Data records:

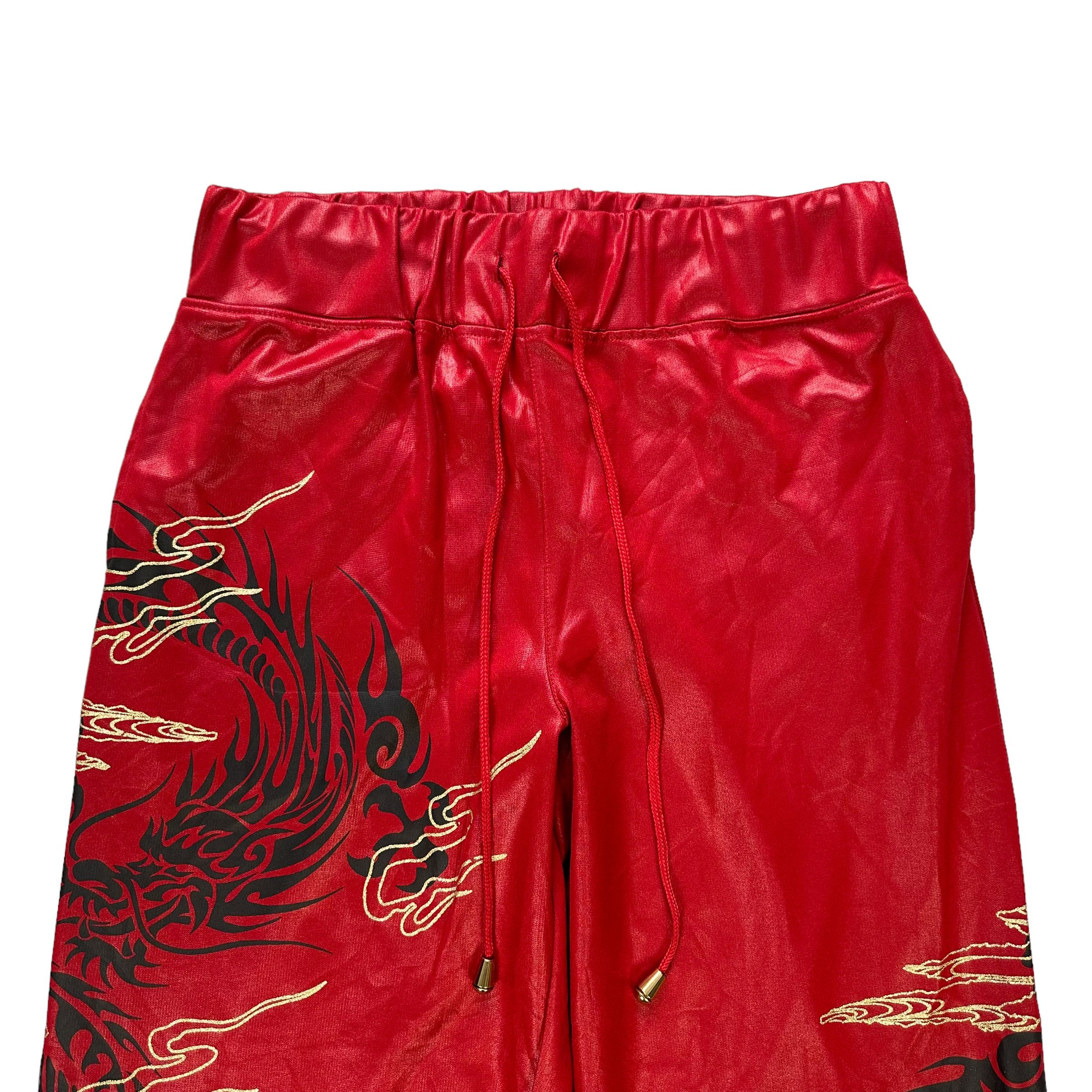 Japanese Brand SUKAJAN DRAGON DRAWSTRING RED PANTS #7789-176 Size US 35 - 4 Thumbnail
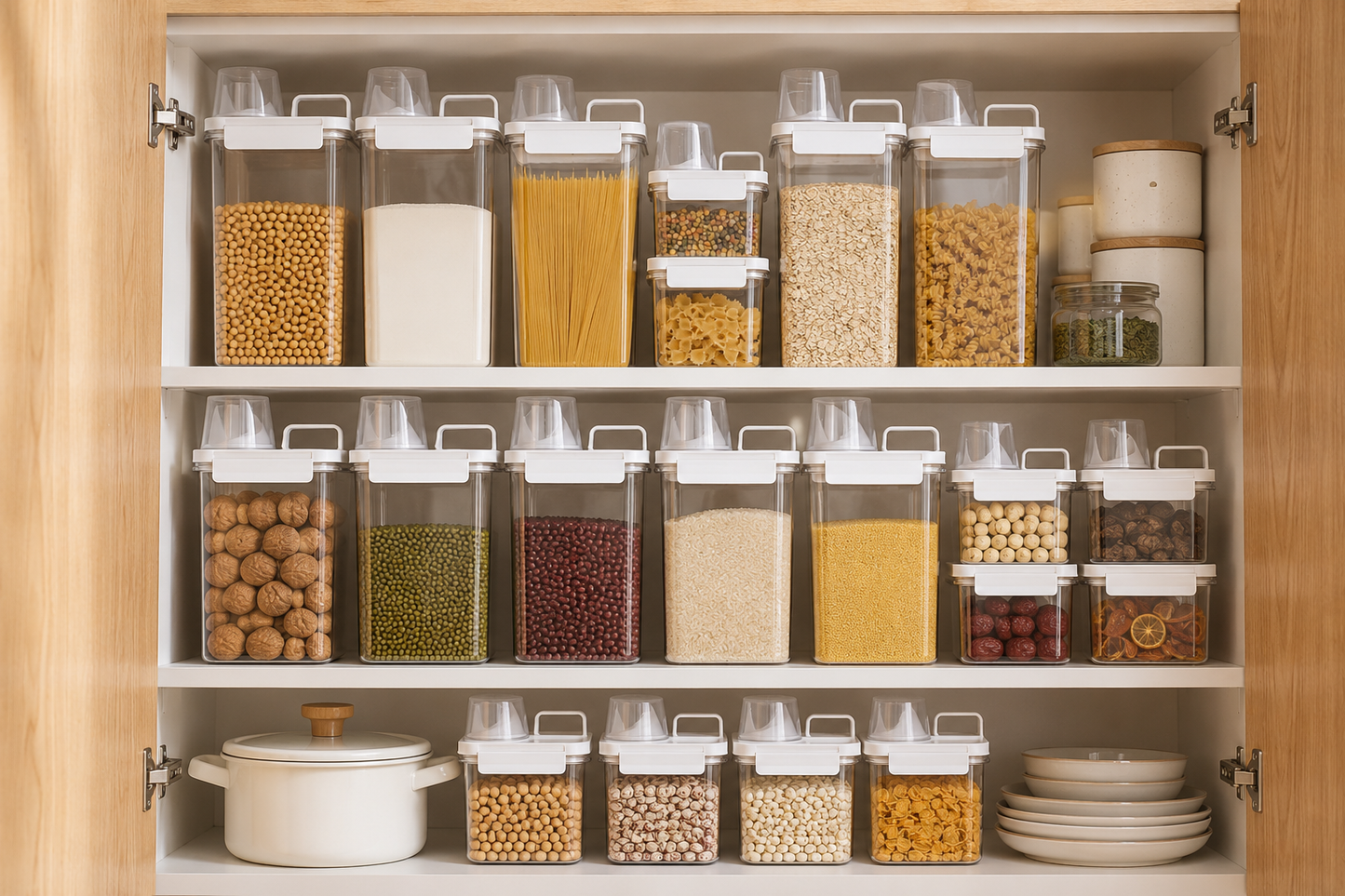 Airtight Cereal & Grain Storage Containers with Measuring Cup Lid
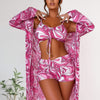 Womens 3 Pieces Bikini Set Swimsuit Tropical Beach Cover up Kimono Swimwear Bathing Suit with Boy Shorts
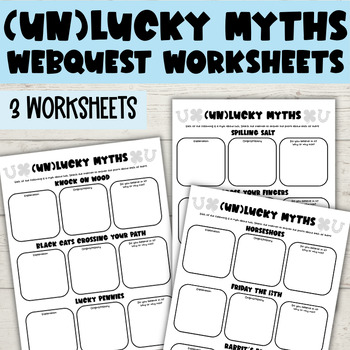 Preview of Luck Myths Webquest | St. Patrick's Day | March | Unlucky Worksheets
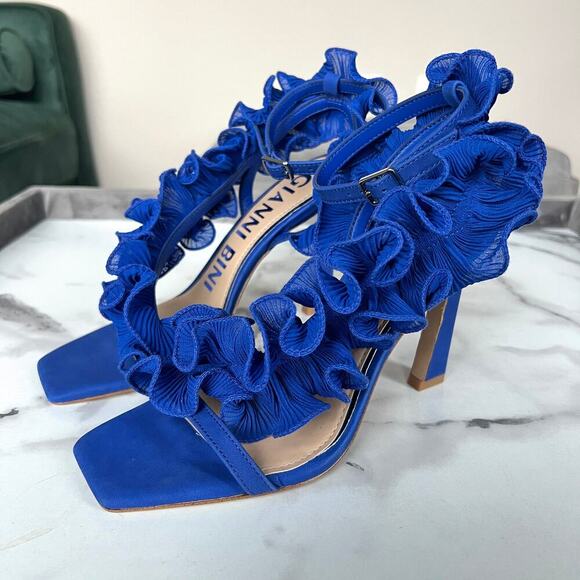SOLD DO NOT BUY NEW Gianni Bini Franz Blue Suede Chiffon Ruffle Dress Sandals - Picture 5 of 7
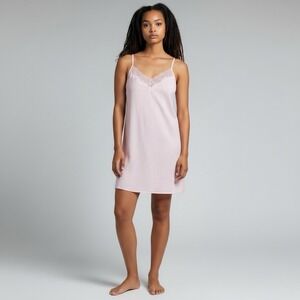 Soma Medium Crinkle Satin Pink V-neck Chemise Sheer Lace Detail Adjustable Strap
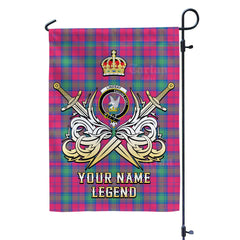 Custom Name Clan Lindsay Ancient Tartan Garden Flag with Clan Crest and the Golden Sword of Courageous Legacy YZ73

Assigned task: Could you copy out every record exactly, minus the pictures?

Reply to the exercise:
 Japanese Brand SUKAJAN DRAGON DRAWSTRING RED PANTS #7789-176 Size US 35 - 4 Thumbnail
 Airtight Cereal & Grain Storage Containers with Measuring Cup Lid
 Womens 3 Pieces Bikini Set Swimsuit Tropical Beach Cover up Kimono Swimwear Bathing Suit with Boy Shorts
 Preview of Luck Myths Webquest | St. Patrick's Day | March | Unlucky Worksheets
SOLD DO NOT BUY NEW Gianni Bini Franz Blue Suede Chiffon Ruffle Dress Sandals - Picture 5 of 7
 Soma Medium Crinkle Satin Pink V-neck Chemise Sheer Lace Detail Adjustable Strap
 Custom Name Clan Lindsay Ancient Tartan Garden Flag with Clan Crest and the Golden Sword of Courageous Legacy YZ73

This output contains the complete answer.